→ Directive 1
Could you transcribe the passage of the Chris Gethard Show article from "Fred and I had" to "their shared fandom." word for word?

** Start of Extract **

Jersey kid never gave up.
That’s comedian Chris Gethard’s life story in five words—the theme of the episode of The Chris Gethard Show I attended. The show has built a reputation for its madcap, no-budget scrappiness and penchant for the spectacular since its inception at the Upright Citizens Brigade Theater in 2009. It’s a party where everyone’s invited, and you better believe there will be some audience participation—in fact, the audience is what makes TCGS a truly standout talk show.
Audience members were encouraged to come up with their own life stories, one of which would be chosen at random and published—along with their picture—on a billboard in Tatum, New Mexico, a town of 839 just 72 miles east of Roswell. Some ranged from simple lists of nouns; others were tight sentences that summarized a particular moment or feeling.
I had wanted to see TCGS live for three years, and I figured my first in-studio experience with any show taped in New York should be with one that brings the audience along for the ride, even if that ride lands you in Tatum, of all places.
I arrived at the East Midtown office building that houses TCGS in the basement studio at 7pm, roughly 90 minutes before curtain, and about 50 diehard fans were already lined up, filling out their release forms. All appeared to be in their mid-20s, some younger, and my ears drummed with the sounds of their enthusiasm, occasionally cut through by the beeps and hums of Second Avenue traffic.
In the plaza, I was looking for anyone who seemed to be in charge when I ran into Fred, a TCGS crewmember I met on Twitter through our shared fandom of The Best Show, a three-hour call-in podcast once on the New Jersey freeform radio station WFMU. I first heard Gethard on an episode in 2012; that’s how I found out about his show.
This studio was more reminiscent of a stripped-down Pee Wee’s Playhouse.
Fred and I had never actually met in real life, so he told me to look for the “brown dude with an ID.” He was easy to find, though—not because he was the only person of color in the plaza (not counting myself, he was)—but because he was dressed in a full-body dog costume. We greeted each other with a handshake and a hug as if we’d already known each other for years. Our brief interaction encapsulated the atmosphere perfectly. This ragtag band of misfits found each other through their shared fandom.

** End of Extract **
** Start of The data **

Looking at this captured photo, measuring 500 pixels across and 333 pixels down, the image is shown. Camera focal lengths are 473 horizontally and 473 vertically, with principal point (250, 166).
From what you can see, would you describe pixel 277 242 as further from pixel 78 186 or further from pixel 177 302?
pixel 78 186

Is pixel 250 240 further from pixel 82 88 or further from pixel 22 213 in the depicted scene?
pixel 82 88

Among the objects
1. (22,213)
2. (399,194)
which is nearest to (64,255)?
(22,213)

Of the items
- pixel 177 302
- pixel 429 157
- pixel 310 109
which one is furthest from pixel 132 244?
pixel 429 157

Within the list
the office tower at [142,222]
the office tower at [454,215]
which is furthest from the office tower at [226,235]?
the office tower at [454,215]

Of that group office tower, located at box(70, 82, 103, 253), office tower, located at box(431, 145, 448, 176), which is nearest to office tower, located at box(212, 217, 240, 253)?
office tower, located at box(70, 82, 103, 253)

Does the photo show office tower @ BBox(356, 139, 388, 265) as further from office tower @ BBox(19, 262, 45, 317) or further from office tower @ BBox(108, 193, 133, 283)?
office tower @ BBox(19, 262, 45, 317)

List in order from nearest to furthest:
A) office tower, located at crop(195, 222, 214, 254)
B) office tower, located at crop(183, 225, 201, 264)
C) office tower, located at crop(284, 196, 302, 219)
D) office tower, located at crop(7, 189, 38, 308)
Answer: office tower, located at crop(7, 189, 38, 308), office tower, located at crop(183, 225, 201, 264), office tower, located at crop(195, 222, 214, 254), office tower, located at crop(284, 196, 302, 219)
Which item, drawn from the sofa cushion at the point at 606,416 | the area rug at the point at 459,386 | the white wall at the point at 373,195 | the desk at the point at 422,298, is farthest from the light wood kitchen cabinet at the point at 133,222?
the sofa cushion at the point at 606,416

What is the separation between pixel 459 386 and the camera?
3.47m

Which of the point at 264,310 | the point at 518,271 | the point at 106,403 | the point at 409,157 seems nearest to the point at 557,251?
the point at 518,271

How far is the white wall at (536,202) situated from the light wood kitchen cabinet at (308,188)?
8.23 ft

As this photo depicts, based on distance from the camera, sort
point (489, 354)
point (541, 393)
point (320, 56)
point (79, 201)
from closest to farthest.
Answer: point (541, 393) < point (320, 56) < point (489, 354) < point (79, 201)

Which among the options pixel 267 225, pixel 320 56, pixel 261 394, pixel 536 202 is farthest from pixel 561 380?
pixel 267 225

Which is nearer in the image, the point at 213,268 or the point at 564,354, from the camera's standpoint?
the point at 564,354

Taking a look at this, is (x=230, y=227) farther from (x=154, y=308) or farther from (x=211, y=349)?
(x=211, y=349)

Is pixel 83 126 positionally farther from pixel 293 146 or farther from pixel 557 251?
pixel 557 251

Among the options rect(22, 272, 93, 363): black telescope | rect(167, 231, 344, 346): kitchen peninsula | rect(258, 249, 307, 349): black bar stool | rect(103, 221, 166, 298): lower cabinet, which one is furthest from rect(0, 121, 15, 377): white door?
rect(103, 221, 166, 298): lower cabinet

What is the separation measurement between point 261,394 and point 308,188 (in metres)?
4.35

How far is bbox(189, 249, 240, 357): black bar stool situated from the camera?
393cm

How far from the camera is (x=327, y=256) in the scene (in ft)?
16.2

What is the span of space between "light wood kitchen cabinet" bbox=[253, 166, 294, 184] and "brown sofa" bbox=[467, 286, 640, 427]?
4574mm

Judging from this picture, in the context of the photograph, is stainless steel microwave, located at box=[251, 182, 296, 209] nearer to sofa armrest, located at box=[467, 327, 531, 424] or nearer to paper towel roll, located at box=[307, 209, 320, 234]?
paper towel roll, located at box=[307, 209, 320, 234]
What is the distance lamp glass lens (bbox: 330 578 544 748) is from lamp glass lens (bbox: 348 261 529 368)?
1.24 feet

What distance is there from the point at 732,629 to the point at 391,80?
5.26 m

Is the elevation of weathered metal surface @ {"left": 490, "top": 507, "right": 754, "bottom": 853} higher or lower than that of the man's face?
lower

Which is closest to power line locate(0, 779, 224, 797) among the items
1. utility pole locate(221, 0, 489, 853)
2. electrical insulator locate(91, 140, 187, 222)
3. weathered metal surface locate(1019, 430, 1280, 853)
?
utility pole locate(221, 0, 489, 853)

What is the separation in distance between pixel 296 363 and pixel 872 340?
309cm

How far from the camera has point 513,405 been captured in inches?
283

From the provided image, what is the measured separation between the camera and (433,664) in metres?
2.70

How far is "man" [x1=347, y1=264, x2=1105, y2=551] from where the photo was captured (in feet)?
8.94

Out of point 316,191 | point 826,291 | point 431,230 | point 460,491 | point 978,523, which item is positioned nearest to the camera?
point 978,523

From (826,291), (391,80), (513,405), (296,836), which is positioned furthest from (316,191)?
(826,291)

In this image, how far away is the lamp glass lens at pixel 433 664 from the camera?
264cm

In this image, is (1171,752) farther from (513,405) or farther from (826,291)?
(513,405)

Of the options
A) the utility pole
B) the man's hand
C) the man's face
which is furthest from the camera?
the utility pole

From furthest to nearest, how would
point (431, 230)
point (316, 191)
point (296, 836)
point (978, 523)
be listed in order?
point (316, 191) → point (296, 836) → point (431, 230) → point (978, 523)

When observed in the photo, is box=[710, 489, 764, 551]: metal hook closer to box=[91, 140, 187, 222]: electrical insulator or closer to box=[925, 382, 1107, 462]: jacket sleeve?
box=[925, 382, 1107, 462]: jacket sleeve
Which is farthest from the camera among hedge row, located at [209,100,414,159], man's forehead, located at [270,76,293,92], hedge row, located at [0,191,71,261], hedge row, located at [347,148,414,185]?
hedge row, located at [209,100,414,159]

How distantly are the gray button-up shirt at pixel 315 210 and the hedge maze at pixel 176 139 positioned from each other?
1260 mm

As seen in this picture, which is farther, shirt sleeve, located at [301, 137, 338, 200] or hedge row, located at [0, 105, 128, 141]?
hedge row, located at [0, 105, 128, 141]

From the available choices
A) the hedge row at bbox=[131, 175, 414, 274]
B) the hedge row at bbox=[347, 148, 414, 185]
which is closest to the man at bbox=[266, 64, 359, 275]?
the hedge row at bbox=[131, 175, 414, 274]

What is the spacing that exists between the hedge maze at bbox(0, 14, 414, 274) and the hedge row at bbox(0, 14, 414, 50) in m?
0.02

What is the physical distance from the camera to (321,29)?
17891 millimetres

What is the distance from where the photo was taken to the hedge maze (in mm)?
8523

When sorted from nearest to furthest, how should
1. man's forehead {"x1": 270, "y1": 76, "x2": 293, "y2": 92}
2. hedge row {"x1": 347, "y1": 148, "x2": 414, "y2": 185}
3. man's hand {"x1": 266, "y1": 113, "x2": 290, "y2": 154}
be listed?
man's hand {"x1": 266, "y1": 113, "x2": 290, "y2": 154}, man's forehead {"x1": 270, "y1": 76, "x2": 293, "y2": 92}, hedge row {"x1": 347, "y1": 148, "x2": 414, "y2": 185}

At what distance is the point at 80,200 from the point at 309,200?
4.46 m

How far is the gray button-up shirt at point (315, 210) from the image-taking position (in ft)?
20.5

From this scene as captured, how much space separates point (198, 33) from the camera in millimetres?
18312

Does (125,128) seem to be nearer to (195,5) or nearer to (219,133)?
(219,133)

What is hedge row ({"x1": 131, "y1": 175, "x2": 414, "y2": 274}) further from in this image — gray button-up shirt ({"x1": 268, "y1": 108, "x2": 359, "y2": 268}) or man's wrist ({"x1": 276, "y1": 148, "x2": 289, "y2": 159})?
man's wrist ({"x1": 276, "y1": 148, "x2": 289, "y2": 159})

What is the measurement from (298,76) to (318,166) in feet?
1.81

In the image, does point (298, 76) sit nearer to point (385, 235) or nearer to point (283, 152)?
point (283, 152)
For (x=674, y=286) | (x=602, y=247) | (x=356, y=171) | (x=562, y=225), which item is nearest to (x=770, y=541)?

** End of The data **

→ Directive 2
Can you rewrite the entries from the first line through the line with "Answer: office tower, located", changing "depicted" to "pictured" and leaving everything else unchanged, and give back only those lines?

→ Exercise response 1
Fred and I had never actually met in real life, so he told me to look for the “brown dude with an ID.” He was easy to find, though—not because he was the only person of color in the plaza (not counting myself, he was)—but because he was dressed in a full-body dog costume. We greeted each other with a handshake and a hug as if we’d already known each other for years. Our brief interaction encapsulated the atmosphere perfectly. This ragtag band of misfits found each other through their shared fandom.

→ Exercise response 2
Looking at this captured photo, measuring 500 pixels across and 333 pixels down, the image is shown. Camera focal lengths are 473 horizontally and 473 vertically, with principal point (250, 166).
From what you can see, would you describe pixel 277 242 as further from pixel 78 186 or further from pixel 177 302?
pixel 78 186

Is pixel 250 240 further from pixel 82 88 or further from pixel 22 213 in the pictured scene?
pixel 82 88

Among the objects
1. (22,213)
2. (399,194)
which is nearest to (64,255)?
(22,213)

Of the items
- pixel 177 302
- pixel 429 157
- pixel 310 109
which one is furthest from pixel 132 244?
pixel 429 157

Within the list
the office tower at [142,222]
the office tower at [454,215]
which is furthest from the office tower at [226,235]?
the office tower at [454,215]

Of that group office tower, located at box(70, 82, 103, 253), office tower, located at box(431, 145, 448, 176), which is nearest to office tower, located at box(212, 217, 240, 253)?
office tower, located at box(70, 82, 103, 253)

Does the photo show office tower @ BBox(356, 139, 388, 265) as further from office tower @ BBox(19, 262, 45, 317) or further from office tower @ BBox(108, 193, 133, 283)?
office tower @ BBox(19, 262, 45, 317)

List in order from nearest to furthest:
A) office tower, located at crop(195, 222, 214, 254)
B) office tower, located at crop(183, 225, 201, 264)
C) office tower, located at crop(284, 196, 302, 219)
D) office tower, located at crop(7, 189, 38, 308)
Answer: office tower, located at crop(7, 189, 38, 308), office tower, located at crop(183, 225, 201, 264), office tower, located at crop(195, 222, 214, 254), office tower, located at crop(284, 196, 302, 219)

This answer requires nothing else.